═══ Material for this task
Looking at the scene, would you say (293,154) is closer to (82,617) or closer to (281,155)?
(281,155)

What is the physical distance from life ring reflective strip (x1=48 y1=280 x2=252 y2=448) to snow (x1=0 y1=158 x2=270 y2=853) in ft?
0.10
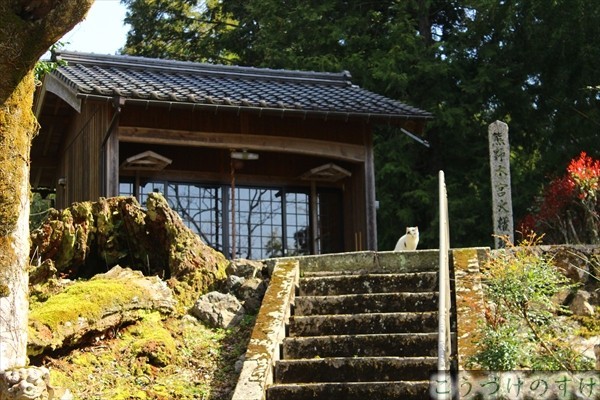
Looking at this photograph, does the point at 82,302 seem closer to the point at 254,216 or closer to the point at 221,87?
the point at 254,216

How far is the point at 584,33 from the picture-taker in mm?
20016

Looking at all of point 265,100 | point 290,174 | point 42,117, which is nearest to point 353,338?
point 265,100

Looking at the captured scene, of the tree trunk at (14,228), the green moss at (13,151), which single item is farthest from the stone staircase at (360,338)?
the green moss at (13,151)

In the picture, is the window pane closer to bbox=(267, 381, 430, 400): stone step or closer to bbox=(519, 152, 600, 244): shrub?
bbox=(519, 152, 600, 244): shrub

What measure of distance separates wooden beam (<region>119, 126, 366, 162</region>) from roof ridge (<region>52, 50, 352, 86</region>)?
256 cm

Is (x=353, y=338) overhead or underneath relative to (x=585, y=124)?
underneath

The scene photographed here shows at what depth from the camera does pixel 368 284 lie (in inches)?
411

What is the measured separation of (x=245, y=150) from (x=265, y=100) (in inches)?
34.7

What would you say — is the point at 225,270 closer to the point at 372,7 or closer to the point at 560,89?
the point at 560,89

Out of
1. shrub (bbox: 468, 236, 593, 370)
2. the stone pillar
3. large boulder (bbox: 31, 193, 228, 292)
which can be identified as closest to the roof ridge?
the stone pillar

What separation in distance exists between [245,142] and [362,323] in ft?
21.3

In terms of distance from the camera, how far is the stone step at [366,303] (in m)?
9.87

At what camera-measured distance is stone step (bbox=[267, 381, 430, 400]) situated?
8336 mm

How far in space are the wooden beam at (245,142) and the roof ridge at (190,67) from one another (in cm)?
══════
Copy all of the entries above word for word, leaving out the pictures.

Looking at the scene, would you say (293,154) is closer to (82,617) or closer to (281,155)?
(281,155)

What is the physical distance from life ring reflective strip (x1=48 y1=280 x2=252 y2=448) to snow (x1=0 y1=158 x2=270 y2=853) in ft?
0.10
Looking at this photograph, does the point at 82,302 seem closer to the point at 254,216 or closer to the point at 221,87?
the point at 254,216

How far is the point at 584,33 from the picture-taker in mm?
20016

Looking at all of point 265,100 | point 290,174 | point 42,117, which is nearest to point 353,338?
point 265,100

Looking at the captured scene, of the tree trunk at (14,228), the green moss at (13,151), which single item is farthest from the stone staircase at (360,338)?
the green moss at (13,151)

In the picture, is the window pane closer to bbox=(267, 381, 430, 400): stone step or closer to bbox=(519, 152, 600, 244): shrub?
bbox=(519, 152, 600, 244): shrub

What measure of distance separates wooden beam (<region>119, 126, 366, 162</region>) from roof ridge (<region>52, 50, 352, 86</region>)?
256 cm

Is (x=353, y=338) overhead or underneath relative to (x=585, y=124)?
underneath

The scene photographed here shows at what depth from the camera does pixel 368 284 lie (in inches)?
411

What is the measured separation of (x=245, y=150) from (x=265, y=100) (in inches)?
34.7

What would you say — is the point at 225,270 closer to the point at 372,7 or closer to the point at 560,89?
the point at 560,89

Out of
1. shrub (bbox: 468, 236, 593, 370)
2. the stone pillar
3. large boulder (bbox: 31, 193, 228, 292)
which can be identified as closest to the roof ridge?
the stone pillar

What separation in distance exists between [245,142] and [362,323] in ft?
21.3

In terms of distance from the camera, how far is the stone step at [366,303] (in m)?
9.87

At what camera-measured distance is stone step (bbox=[267, 381, 430, 400]) situated?
8336 mm

How far in space are the wooden beam at (245,142) and the roof ridge at (190,67) from one another (in cm)?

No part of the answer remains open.